Looking back, I see how much what we did and how we did it was influenced by Faith in the City, the Report of the Archbishop of Canterbury’s Commission on Urban Priority Areas, which was published 40 years ago this year. When I was newly ordained, it was about 20 years old and still making ripples. The nation (its subtitle was “A Call to Action by Church and Nation”) still remembered how much Margaret Thatcher had disliked it. It didn’t hurt at all in those days that there were MPs labelling it “Marxist”. It was Faith in the City, a title with a double meaning, that inspired young clergy to go and serve in the most deprived urban estates and gave them ideas for how to go about it. Work together with other churches and other clergy. Serve the community you’re in for its own sake. Be active in town centre chaplaincy, and industrial chaplaincy. Get an Interfaith resource group going. Get to know people of other faiths in your area, and support them, especially when they’re anxious and threatened. The Church is there for them too. Work for better housing. Put a sharps box on the churchyard gatepost.
Most of Faith in the City is still right on target, and just as useful in my country parishes as in Kidderminster and Redditch. I know, though, that I’m a dinosaur: sitting as a trustee on the almshouses board; digging into the rector’s discretionary fund for someone’s pest control; making friends with the people of other faiths.

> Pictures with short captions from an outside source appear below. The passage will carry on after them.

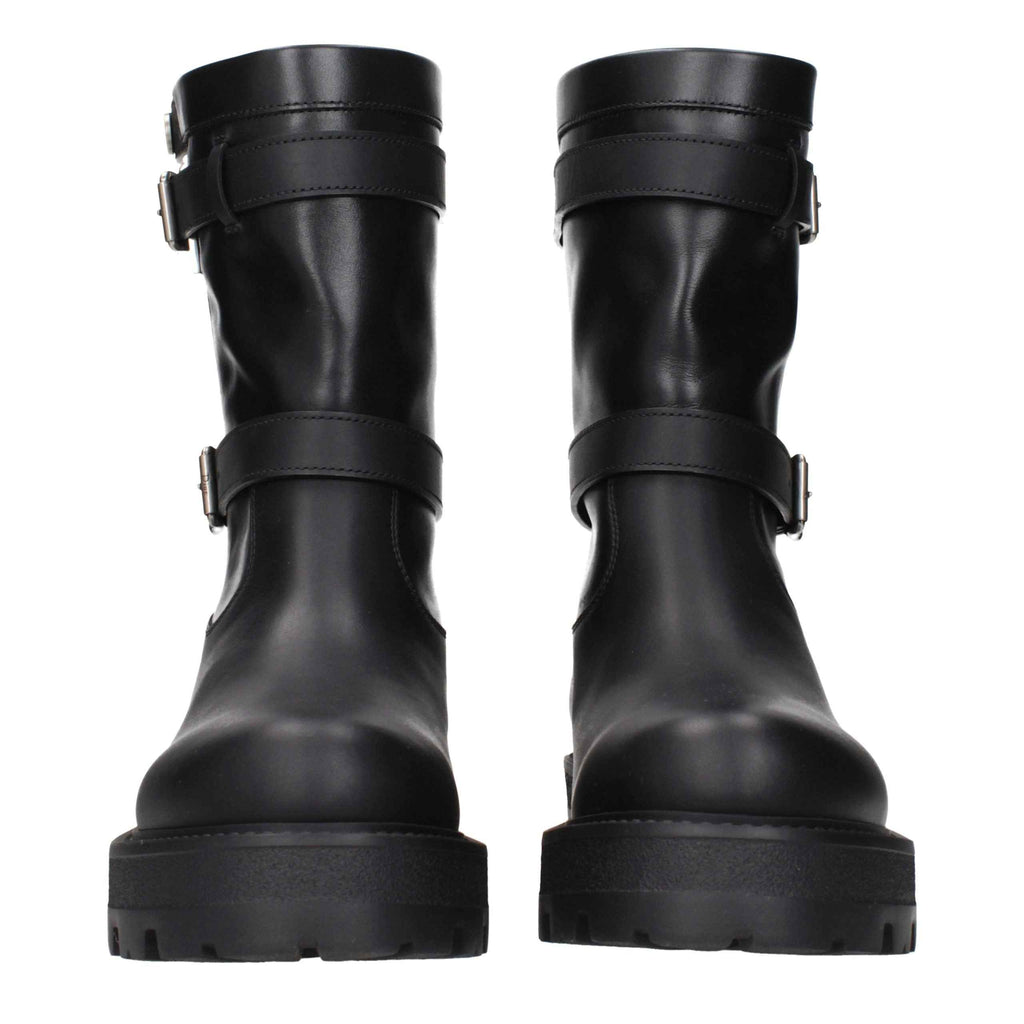 Christian Dior Black Leather Ankle Boots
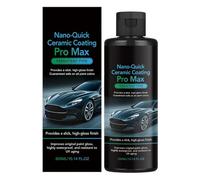 Protection céramique pour voiture | 300 ml Nano hydrofuge, rénovateur de plastiques,Traitement Céramique Auto | Protection peinture, soin extérieur, détailing, phares, pare-brise, plastiques,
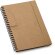 libreta con boligrafo a5 en carton reciclado barata negra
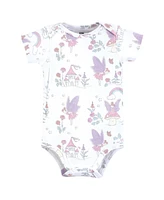 Hudson Baby Girls Cotton Bodysuits, Fairy Princess, 9-12 Months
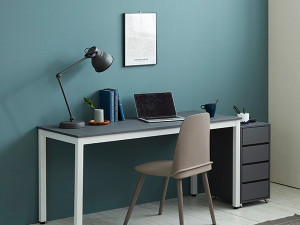 Iron movable 4-tier chest of drawers Modello 3D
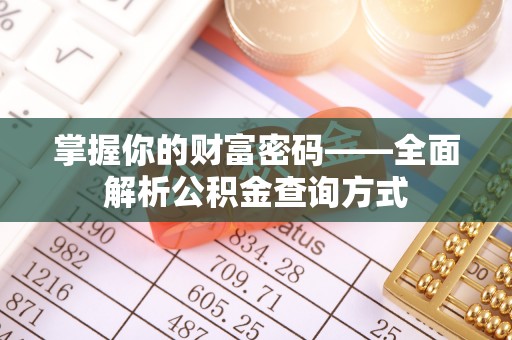 安化掌握你的财富密码——全面解析公积金查询方式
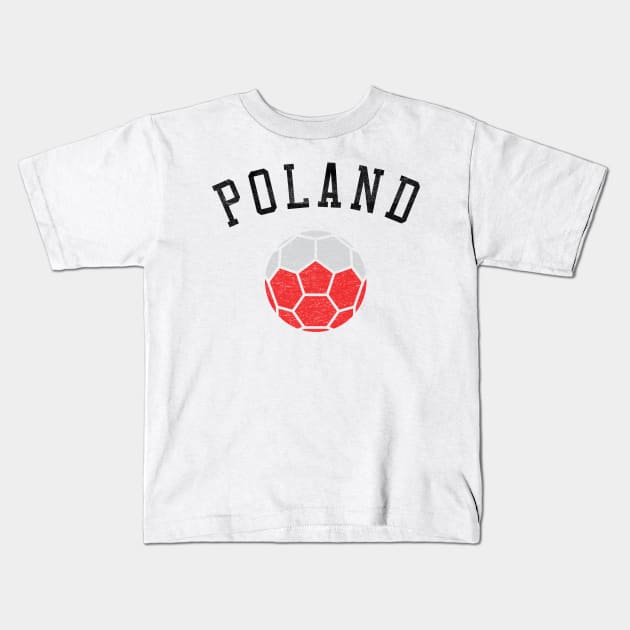 Poland Soccer Team Heritage Flag Kids T-Shirt by ryanjaycruz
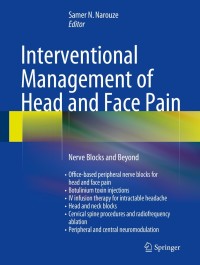 表紙画像: Interventional Management of Head and Face Pain 9781461489504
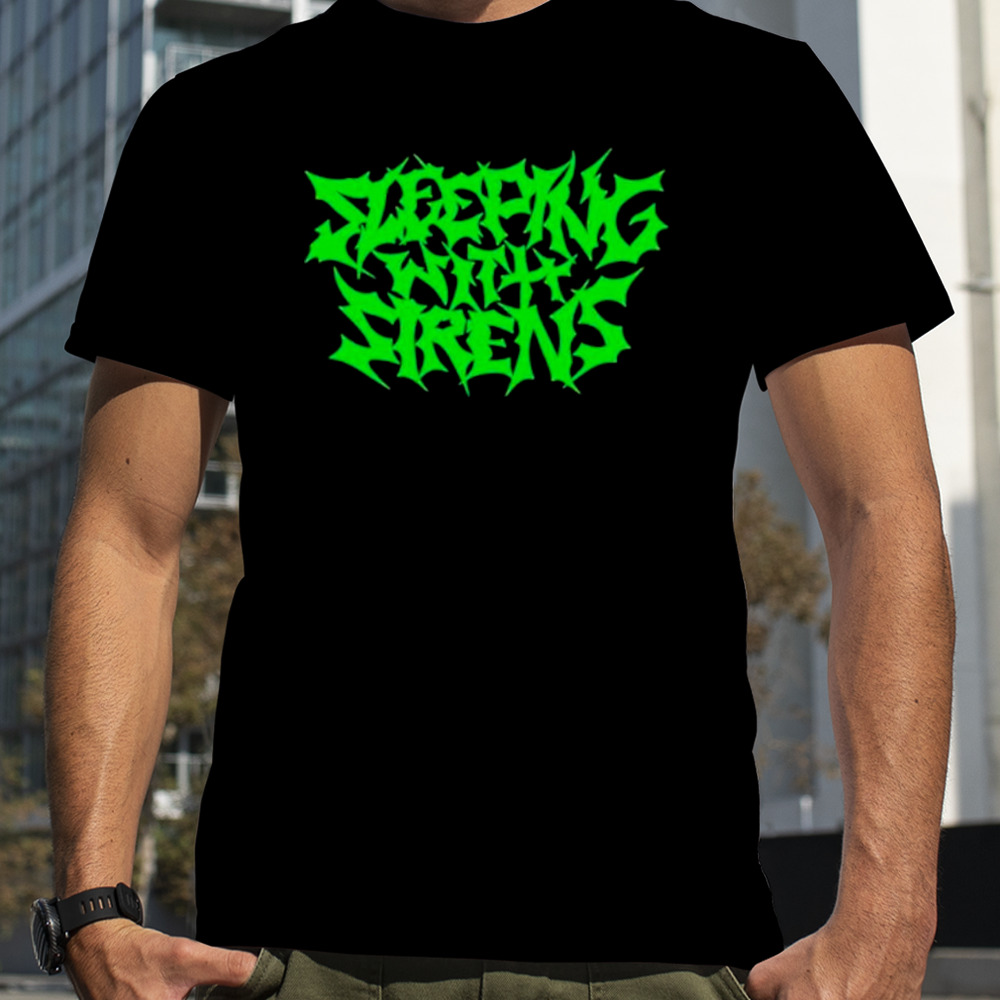 Sleeping with sirens metal logo shirt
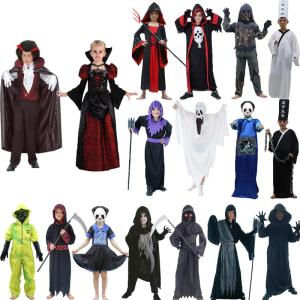 Bộ Trang Phục Halloween Cho Trẻ Em Quái Vật Ma Quái Ma Quái Trắng Ma Quái Anh Hùng Quần Áo Hóa Trang Thảm Đỏ Đồ Chơi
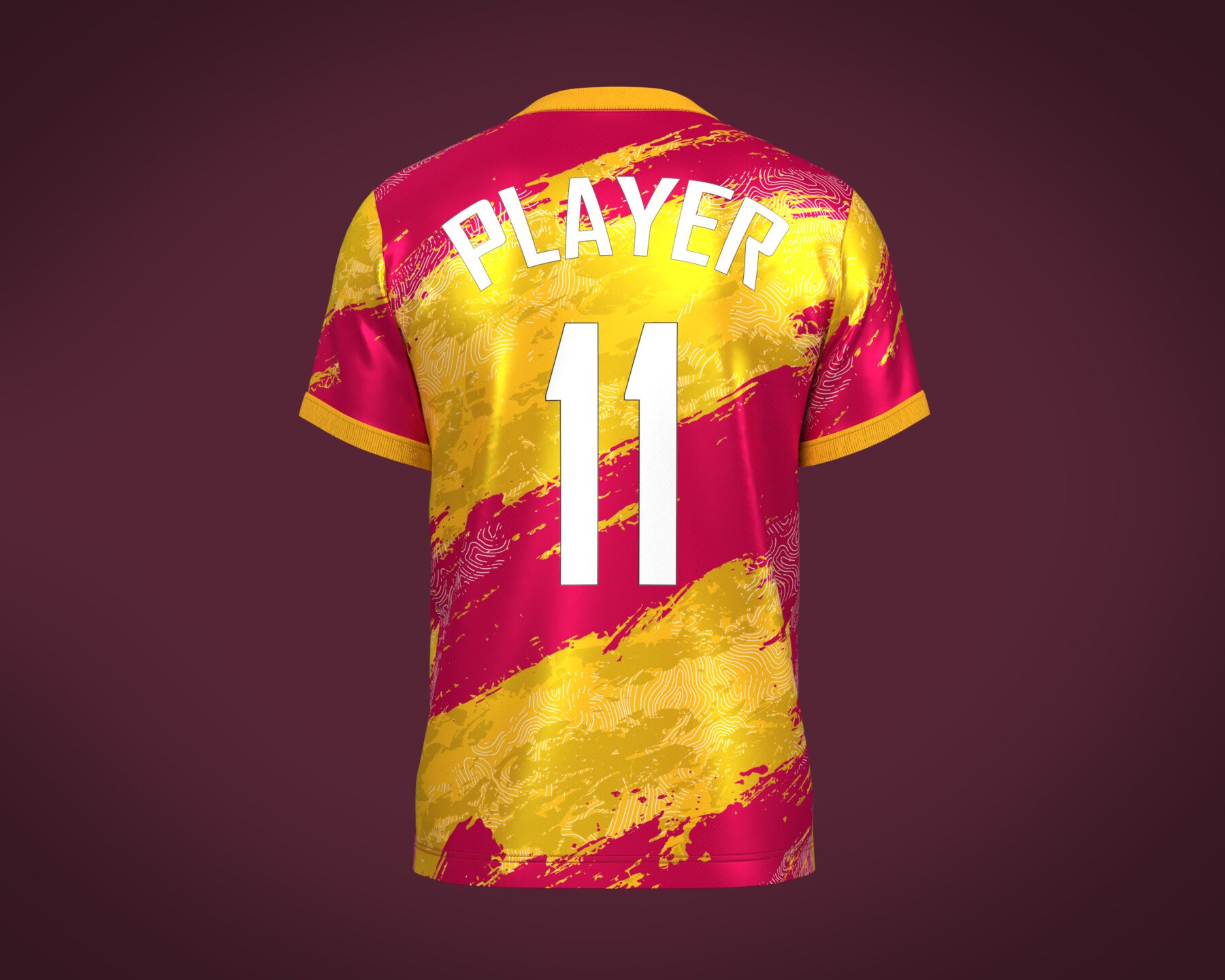 ArtStation - Soccer Football Magenta and Yellow Jersey Player-11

Now the Church of England is in Fort Apache mode. It’s more than a decade since a decree came out of Lambeth saying that what had previously been called “community outreach” would now be referred to as “penetration”. Hold the fort. The only thing that matters is the survival of the institution. Even now, bishops (I could name a couple) are writing articles wondering whether showing a little more public sympathy to the concerns of the 13th September marchers–illegal immigration, Muslim grooming gangs—might bring them back into church. Bless their Christian Nationalist hearts.